------ Source extract ------

Meanwhile, in conventional process of synthesizing the cathode active material with the O2-type structure, it has been necessary to form the O2-type structure which is a metastable structure, at the same time of suppressing the formation of O3-type structure which is a stable structure. For this reason, heating temperature during ion exchanging has been set as lowest as possible. In specific, the O2-type structure is a metastable structure, and thus the direct synthesis thereof is difficult. Then, conventionally, in order to obtain the O2-type structure, a precursor containing sodium with a P2-type structure has been synthesized and the ion exchange of Na ions with Li ions has been conducted. On this occasion, the heating temperature during the ion exchange has been set as lowest as possible because the O3-type structure which is a stable structure is formed when the heating temperature is too high. In specific, the temperature is fixed at 280° C. in the aforementioned Patent Literatures 1 and 2. This temperature has been set as a temperature sufficient to dissolve a mixture of LiNO₃ and LiCl of which melting point is approximately 240° C., which is used for the ion exchange.

In contrast, the inventor of the present disclosure has studied about ion exchanging temperature in details based on the viewpoint of weakening the chemical bond inside the active material, and found out that there is a temperature region where a turbostratic structure is formed inside the O2-type structure, which is between a temperature region where the O2-type structure is formed and a temperature region where the O3-type structure is formed. In specific, the inventor has obtained the knowledge that the turbostratic structure is formed inside the O2-type structure in the temperature range of 350° C. or more and 600° C. or less. Since the turbostratic structure is a disorder of layering, it was presumed that the capacity properties would be degraded based on the conventional knowledge, but the inventor has found out that the improvement of the capacity properties was achieved on contrary. The reason therefor is presumably because the turbostratic structure moderately broke the O2-type structure.

The method for producing the cathode active material in the present disclosure will be hereinafter described in details.

1. Preparing Step

The preparing step in the present disclosure is a step of preparing a transition metal oxide containing Na and including a P2-type structure. The P2-type structure belongs to a space group P6₃/mmc, includes 2 kinds of oxide layers of which positions of oxides are different in a unit lattice, and has a crystal structure in which sodium ions occupy the prismatic site.

There are no particular limitations on the method for preparing the transition metal oxide and it can be produced by known methods. For example, it can be produced in following manners. First, a Mn source, a Ni source, and a Co source (one or two of the elements may be omitted if necessary) are mixed in a ratio so as to obtain a desired composition, and precipitated using a base. Then, a Na source is added to the precipitated powder in a ratio so as to obtain the desired composition and burned. On this occasion, an M source such as Al, Fe, Mg, Ca, Ti, Cr, Cu, Zn, Nb, and Mo may be mixed to obtain the desired composition. Also, preliminary burning may be conducted before burning. Thereby, a transition metal oxide that is a Na doped precursor can be obtained.

------ Raw records ------

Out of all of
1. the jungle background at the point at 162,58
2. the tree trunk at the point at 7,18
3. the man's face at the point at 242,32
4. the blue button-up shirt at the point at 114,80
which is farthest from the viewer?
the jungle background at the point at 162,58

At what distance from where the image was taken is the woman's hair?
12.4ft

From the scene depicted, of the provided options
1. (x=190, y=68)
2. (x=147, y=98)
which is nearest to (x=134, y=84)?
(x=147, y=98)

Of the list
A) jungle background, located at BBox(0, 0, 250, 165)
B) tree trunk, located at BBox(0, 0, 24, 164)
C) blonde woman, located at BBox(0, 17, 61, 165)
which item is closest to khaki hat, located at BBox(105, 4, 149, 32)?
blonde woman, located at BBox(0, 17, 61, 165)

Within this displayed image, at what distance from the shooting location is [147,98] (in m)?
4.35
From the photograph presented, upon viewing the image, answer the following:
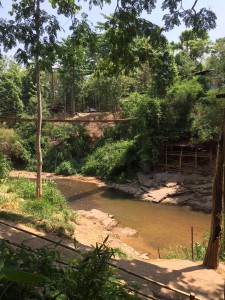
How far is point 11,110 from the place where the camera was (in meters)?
23.8

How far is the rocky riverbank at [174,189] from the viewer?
1266cm

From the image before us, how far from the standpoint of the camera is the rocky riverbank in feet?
41.5

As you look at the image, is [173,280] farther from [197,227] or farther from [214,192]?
[197,227]

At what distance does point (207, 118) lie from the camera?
536 inches

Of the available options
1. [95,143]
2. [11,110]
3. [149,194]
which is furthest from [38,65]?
[11,110]

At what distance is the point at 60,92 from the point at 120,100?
888 centimetres

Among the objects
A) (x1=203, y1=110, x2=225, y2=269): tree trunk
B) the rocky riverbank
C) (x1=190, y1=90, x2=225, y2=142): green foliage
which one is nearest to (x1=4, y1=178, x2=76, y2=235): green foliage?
(x1=203, y1=110, x2=225, y2=269): tree trunk

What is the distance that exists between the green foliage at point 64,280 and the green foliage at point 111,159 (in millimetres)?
14049

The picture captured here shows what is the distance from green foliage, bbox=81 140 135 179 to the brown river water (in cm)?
170

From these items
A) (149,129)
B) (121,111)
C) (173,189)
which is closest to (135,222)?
(173,189)

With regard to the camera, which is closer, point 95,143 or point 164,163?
point 164,163

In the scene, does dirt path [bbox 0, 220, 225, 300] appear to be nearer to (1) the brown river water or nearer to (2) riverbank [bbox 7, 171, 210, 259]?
(2) riverbank [bbox 7, 171, 210, 259]

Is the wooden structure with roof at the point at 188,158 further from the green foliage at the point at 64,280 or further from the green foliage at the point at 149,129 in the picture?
the green foliage at the point at 64,280

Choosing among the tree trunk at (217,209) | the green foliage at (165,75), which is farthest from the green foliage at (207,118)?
the tree trunk at (217,209)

------

Exercise instructions:
(1) List every temperature in degrees Celsius that the cathode synthesis text gives.
(2) According to the cathode synthesis text, which space group does the P2-type structure belong to?

Responses by task:
(1) 280° C., approximately 240° C., 350° C., 600° C.

(2) P6₃/mmc